Mar 12, 2017

Trump's "ultimate deal"

Evan Vucci / AP

Every American president fantasizes about being the Middle East peacemaker. It's the great unattainable — a sure-fire Nobel Peace Prize, and your own page in the history books.

Influential figures in the conservative pro-Israel community have concluded that President Trump and his son-in-law Jared Kushner have convinced themselves that their dealmaking talents can clinch this "ultimate deal" between Israel and the Palestinians.
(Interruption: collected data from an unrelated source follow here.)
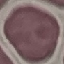

Malaria status: uninfected. Giemsa-stained preparation. Thin blood smear. Automatically extracted cell patch, resized to 64 × 64 pixels. Photographed with a smartphone camera at the microscope eyepiece.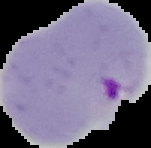

preparation = thin blood film
image size = 151×148 pixels
image type = segmented cell region on a black background
result = malaria parasites detectedAssess the morphology of the erythrocytes.
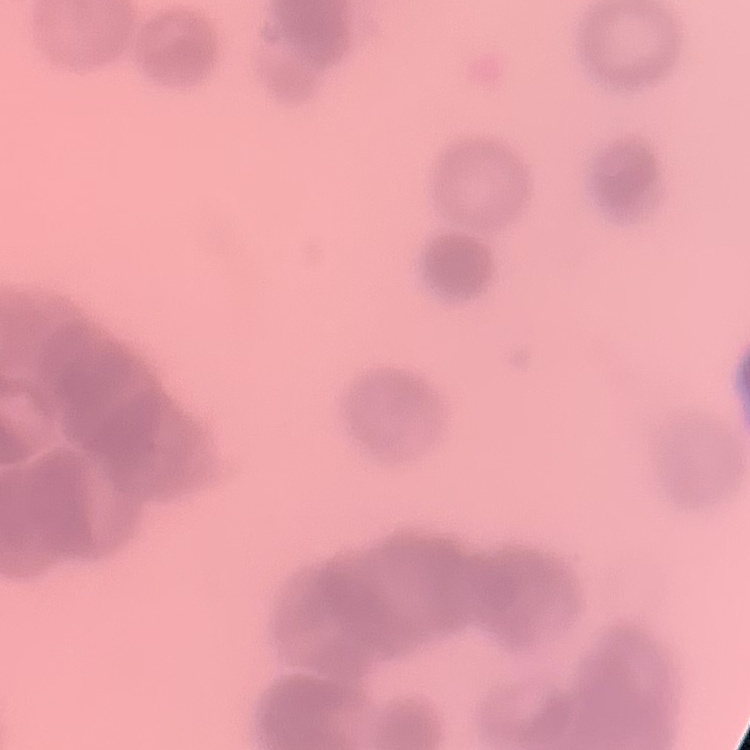
Rouleaux formation.

{
  "preparation": "thin blood film",
  "stain": "Field's or Giemsa",
  "image_type": "square crop of a larger photomicrograph"
}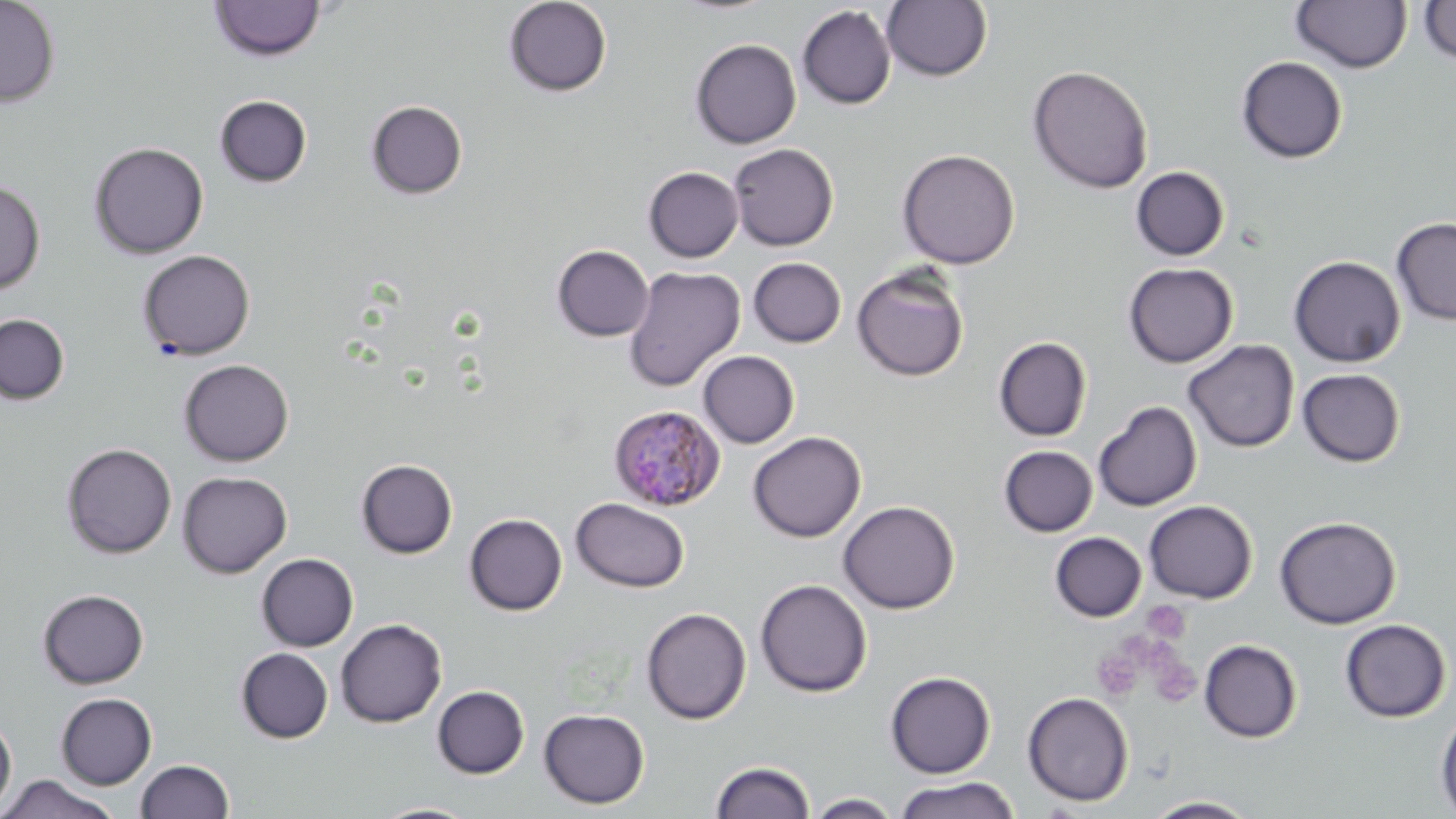
Approximate bounding boxes as named x1/y1/x2/y2 corners in pixels. Plasmodium malariae-infected red blood cell locations: (x1=607, y1=404, x2=726, y2=512). Platelet locations: (x1=1092, y1=646, x2=1145, y2=701). Uninfected red blood cell locations: (x1=0, y1=0, x2=61, y2=108), (x1=503, y1=0, x2=613, y2=97), (x1=209, y1=1, x2=327, y2=62), (x1=882, y1=1, x2=991, y2=82), (x1=1290, y1=1, x2=1413, y2=73), (x1=1418, y1=1, x2=1456, y2=64), (x1=797, y1=5, x2=896, y2=109), (x1=689, y1=38, x2=801, y2=149), (x1=1236, y1=56, x2=1348, y2=163), (x1=1027, y1=65, x2=1153, y2=193), (x1=214, y1=95, x2=312, y2=187), (x1=366, y1=100, x2=468, y2=199), (x1=89, y1=141, x2=209, y2=259), (x1=728, y1=143, x2=838, y2=251), (x1=897, y1=148, x2=1020, y2=270), (x1=1130, y1=166, x2=1229, y2=261), (x1=643, y1=167, x2=744, y2=262), (x1=0, y1=179, x2=45, y2=294), (x1=1391, y1=217, x2=1456, y2=325), (x1=552, y1=245, x2=654, y2=341), (x1=137, y1=249, x2=255, y2=360), (x1=1288, y1=255, x2=1406, y2=368), (x1=747, y1=257, x2=846, y2=347), (x1=1122, y1=262, x2=1238, y2=368), (x1=851, y1=264, x2=969, y2=382), (x1=623, y1=266, x2=745, y2=392), (x1=0, y1=314, x2=69, y2=404), (x1=993, y1=337, x2=1092, y2=441), (x1=1183, y1=339, x2=1300, y2=453), (x1=699, y1=351, x2=800, y2=448), (x1=178, y1=359, x2=293, y2=466), (x1=1297, y1=368, x2=1406, y2=467), (x1=1093, y1=401, x2=1202, y2=511), (x1=748, y1=431, x2=866, y2=542), (x1=61, y1=442, x2=177, y2=559), (x1=998, y1=445, x2=1098, y2=537), (x1=356, y1=459, x2=457, y2=559), (x1=177, y1=471, x2=292, y2=578), (x1=572, y1=498, x2=689, y2=592), (x1=837, y1=500, x2=960, y2=614), (x1=1143, y1=500, x2=1258, y2=603), (x1=464, y1=513, x2=567, y2=615), (x1=1274, y1=515, x2=1401, y2=629), (x1=1050, y1=532, x2=1147, y2=622), (x1=256, y1=553, x2=359, y2=651), (x1=755, y1=579, x2=873, y2=698), (x1=37, y1=589, x2=149, y2=689), (x1=641, y1=607, x2=751, y2=724), (x1=335, y1=618, x2=447, y2=727), (x1=1339, y1=619, x2=1452, y2=722), (x1=1199, y1=639, x2=1302, y2=743), (x1=236, y1=647, x2=333, y2=743), (x1=885, y1=670, x2=996, y2=778), (x1=432, y1=685, x2=529, y2=778), (x1=1022, y1=691, x2=1134, y2=806), (x1=56, y1=693, x2=156, y2=789), (x1=539, y1=708, x2=650, y2=809), (x1=1435, y1=708, x2=1456, y2=816), (x1=0, y1=715, x2=16, y2=814), (x1=135, y1=759, x2=235, y2=819), (x1=710, y1=760, x2=816, y2=819), (x1=1, y1=774, x2=120, y2=819), (x1=894, y1=777, x2=1020, y2=819), (x1=807, y1=793, x2=901, y2=818), (x1=1141, y1=795, x2=1259, y2=818), (x1=371, y1=802, x2=481, y2=819). Slide-level diagnosis: Plasmodium malariae. Thin blood film. May-Grünwald-Giemsa stain. Captured at 1000x magnification. Image is 1456×819 pixels. Single field of view. Optical microscopy.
Trump the dealmaker has begun inching to the left on Israel:

  • The Trump administration alienated some allies in conservative pro-Israel circles by allowing the State Department to hire Michael Ratney, who was a senior U.S. diplomat in Jerusalem under John Kerry. In recent days, a number of influential conservatives have reached out to White House officials, urging them to fire Ratney.
  • On the campaign trail, Trump promised to "move the American embassy to the eternal capital of the Jewish people, Jerusalem." As president, Trump is keeping the embassy in Tel Aviv as a bargaining chip to extract future concessions from Israeli Prime Minister Bibi Netanyahu.
  • Trump infuriated Palestinians by breaking with U.S. policy and saying he could potentially support a one-state solution. But during the same recent visit with Netanyahu, Trump threw a bone to the left by gently chiding the Israelis on settlement building.
  • On Friday, Trump spoke by phone to President Mahmoud Abbas of the Palestinian Authority. According to the White House, they "discussed a comprehensive agreement that would end the Israeli-Palestinian conflict." Trump invited Abbas to visit the White House in the near future.

So what comes next?

  • The hardbitten view: A conservative pro-Israel leader tells me Trump's aspirations "will run up against the reality of dealing with the Palestinians."
  • The most hopeful words: In a recent interview on David Axelrod's podcast, The Atlantic's editor Jeffrey Goldberg repeated a joke that Jared Kushner's principal qualification to be Trump's Middle East peacemaker was that he'd been to Jewish summer camp. But Goldberg wisely noted that the "great geniuses of American diplomacy" have all failed to achieve a deal:
There's almost like a Jewish comic novel in this ... And then a boy named Jared Kushner emerged from Trump Tower and brought peace to the tribes of Abraham. I mean ... who knows?